Thirty-five years ago, you might have received a 600-page catalog from Montgomery Ward. The catalog generated maybe $42 per household and had a “life” of six months.
Fifteen years ago, it was a 148-page catalog from L.L.Bean. The catalog generated roughly $7 per household, with a “life” of two months.
Seven years ago came a 56-page catalog from Nordstrom. It generated approximately $3 per household, with a “life” of one month.
Four years ago, you saw an email from Pottery Barn. The email generated maybe 20 cents per recipient, “living” for three days.
Two years ago, you read a blog post from Lehman’s. The blog generated 7 cents per subscriber, spanning a “life” of two days.
Today, you read a tweet from somebody at Zappos.com. The tweet generates maybe 3 cents per subscriber and has a “life” of 60 minutes.
The sales curve is going through a dramatic evolution.
To achieve a scalable return on investment, you're going to have to change your mind-set. The focus used to be on mailing addresses. Even if you only had access to a mailing address, you could send 600 pages twice a year or 100 pages 12 times a year. Either way, you were figuring out the best way to harvest revenue from a mailing address by pushing messages at that audience.
Every time technology made things smaller, you increased frequency to obtain sales. And as things move into the digital realm, frequency and traffic are required to increase, or sales don't increase.

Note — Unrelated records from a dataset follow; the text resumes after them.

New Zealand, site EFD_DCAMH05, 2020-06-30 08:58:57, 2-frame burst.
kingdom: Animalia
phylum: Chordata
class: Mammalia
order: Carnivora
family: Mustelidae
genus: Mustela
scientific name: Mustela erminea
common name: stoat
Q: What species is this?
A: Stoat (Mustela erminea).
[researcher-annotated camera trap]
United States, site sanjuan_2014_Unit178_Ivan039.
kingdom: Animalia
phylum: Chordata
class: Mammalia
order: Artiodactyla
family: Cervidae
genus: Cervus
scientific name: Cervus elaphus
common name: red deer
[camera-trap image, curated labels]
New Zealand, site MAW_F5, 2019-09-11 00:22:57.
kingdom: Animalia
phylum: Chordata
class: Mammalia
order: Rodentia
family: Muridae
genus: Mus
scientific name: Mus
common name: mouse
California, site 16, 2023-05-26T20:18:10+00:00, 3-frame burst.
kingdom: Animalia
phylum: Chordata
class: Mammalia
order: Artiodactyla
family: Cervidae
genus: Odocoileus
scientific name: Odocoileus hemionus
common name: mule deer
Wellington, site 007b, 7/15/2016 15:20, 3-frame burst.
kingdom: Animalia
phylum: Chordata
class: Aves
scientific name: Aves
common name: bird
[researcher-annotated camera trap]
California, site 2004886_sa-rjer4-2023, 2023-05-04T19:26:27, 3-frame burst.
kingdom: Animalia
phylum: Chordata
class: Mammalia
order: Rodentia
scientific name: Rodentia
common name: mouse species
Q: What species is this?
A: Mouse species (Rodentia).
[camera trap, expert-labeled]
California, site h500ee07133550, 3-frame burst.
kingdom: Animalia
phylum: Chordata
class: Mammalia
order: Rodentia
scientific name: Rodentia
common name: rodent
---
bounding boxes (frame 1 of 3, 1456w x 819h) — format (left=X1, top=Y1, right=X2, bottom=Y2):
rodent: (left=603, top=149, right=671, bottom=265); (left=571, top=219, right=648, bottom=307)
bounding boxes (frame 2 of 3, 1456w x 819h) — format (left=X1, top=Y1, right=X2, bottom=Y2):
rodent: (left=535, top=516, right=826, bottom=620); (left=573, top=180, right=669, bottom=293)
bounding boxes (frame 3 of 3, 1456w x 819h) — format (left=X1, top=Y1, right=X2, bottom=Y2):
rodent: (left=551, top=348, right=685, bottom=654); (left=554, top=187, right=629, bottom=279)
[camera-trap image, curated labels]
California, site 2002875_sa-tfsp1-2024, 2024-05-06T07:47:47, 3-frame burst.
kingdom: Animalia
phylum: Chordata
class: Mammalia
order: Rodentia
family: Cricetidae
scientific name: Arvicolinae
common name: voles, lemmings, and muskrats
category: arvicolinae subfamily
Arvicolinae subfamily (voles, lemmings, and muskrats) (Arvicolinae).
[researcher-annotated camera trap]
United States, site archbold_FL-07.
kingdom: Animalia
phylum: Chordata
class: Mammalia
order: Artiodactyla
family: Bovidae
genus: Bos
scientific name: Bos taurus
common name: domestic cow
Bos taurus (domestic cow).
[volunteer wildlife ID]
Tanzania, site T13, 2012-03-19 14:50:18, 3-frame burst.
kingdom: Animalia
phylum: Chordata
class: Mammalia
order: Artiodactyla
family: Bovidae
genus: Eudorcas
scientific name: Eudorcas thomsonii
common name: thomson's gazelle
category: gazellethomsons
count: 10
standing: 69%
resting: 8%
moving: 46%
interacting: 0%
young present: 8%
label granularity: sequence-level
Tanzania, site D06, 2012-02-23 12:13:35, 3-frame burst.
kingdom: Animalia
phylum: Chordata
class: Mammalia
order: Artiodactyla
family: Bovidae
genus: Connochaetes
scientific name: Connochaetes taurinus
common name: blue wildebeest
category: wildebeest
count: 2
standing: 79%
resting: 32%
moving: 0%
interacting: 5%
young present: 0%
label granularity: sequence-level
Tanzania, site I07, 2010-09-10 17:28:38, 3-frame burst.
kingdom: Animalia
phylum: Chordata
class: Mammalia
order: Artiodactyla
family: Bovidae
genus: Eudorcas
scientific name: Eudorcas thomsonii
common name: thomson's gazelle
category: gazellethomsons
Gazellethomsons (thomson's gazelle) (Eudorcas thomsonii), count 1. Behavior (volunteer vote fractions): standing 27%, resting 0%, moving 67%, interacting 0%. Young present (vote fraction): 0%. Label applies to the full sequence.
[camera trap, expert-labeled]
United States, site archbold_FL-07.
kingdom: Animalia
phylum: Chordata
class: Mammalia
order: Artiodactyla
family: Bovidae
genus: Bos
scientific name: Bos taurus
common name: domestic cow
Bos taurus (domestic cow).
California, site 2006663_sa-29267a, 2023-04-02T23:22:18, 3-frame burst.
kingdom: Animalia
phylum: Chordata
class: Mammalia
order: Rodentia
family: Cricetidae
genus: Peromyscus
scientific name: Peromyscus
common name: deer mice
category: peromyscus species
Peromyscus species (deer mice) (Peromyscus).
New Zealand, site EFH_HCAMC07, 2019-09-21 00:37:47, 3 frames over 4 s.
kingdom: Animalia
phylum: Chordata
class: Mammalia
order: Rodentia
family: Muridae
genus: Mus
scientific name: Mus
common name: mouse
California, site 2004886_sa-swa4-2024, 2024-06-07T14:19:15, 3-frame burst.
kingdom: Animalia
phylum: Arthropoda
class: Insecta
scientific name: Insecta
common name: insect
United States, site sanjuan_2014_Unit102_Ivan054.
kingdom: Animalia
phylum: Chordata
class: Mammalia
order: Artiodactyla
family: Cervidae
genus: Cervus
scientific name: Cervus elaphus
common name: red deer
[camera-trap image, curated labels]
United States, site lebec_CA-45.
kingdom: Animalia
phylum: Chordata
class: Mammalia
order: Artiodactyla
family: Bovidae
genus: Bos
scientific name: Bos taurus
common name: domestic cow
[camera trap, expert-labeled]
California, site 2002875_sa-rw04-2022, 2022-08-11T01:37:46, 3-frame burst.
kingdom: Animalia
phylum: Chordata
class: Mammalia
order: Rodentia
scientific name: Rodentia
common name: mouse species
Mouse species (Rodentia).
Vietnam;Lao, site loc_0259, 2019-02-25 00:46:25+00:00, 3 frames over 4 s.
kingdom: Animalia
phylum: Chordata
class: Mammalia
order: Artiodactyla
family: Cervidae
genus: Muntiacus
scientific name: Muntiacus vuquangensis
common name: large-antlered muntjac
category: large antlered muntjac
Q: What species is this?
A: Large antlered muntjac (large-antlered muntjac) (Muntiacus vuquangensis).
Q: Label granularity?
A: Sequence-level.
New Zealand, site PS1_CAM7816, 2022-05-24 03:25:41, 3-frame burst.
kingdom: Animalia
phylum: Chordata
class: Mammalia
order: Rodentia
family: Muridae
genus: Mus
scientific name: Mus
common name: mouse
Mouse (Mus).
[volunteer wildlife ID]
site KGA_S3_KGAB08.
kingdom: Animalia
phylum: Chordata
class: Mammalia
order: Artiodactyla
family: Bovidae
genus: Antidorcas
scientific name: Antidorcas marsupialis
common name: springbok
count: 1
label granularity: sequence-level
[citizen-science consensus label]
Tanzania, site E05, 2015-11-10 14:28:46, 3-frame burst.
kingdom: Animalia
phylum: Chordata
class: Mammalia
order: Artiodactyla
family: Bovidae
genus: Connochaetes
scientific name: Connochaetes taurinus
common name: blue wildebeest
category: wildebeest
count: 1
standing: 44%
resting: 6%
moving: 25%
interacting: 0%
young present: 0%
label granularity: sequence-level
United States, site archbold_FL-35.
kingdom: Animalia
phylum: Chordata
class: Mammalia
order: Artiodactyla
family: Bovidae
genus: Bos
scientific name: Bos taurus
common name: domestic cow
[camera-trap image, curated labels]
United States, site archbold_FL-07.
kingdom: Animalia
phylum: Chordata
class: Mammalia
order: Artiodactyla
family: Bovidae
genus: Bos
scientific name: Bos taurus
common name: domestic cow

So often I hear that social media doesn’t work or that email marketing doesn’t work or that a website only has a 3 percent conversion rate. Honestly, these tools will never work if viewed within the context of a traditional mailing address. Email works well when you have a gigantic opt-in email list that's contacted 100 or more times per year. Social media works when you have a giant group of followers that's interacting with you dozens of times per day.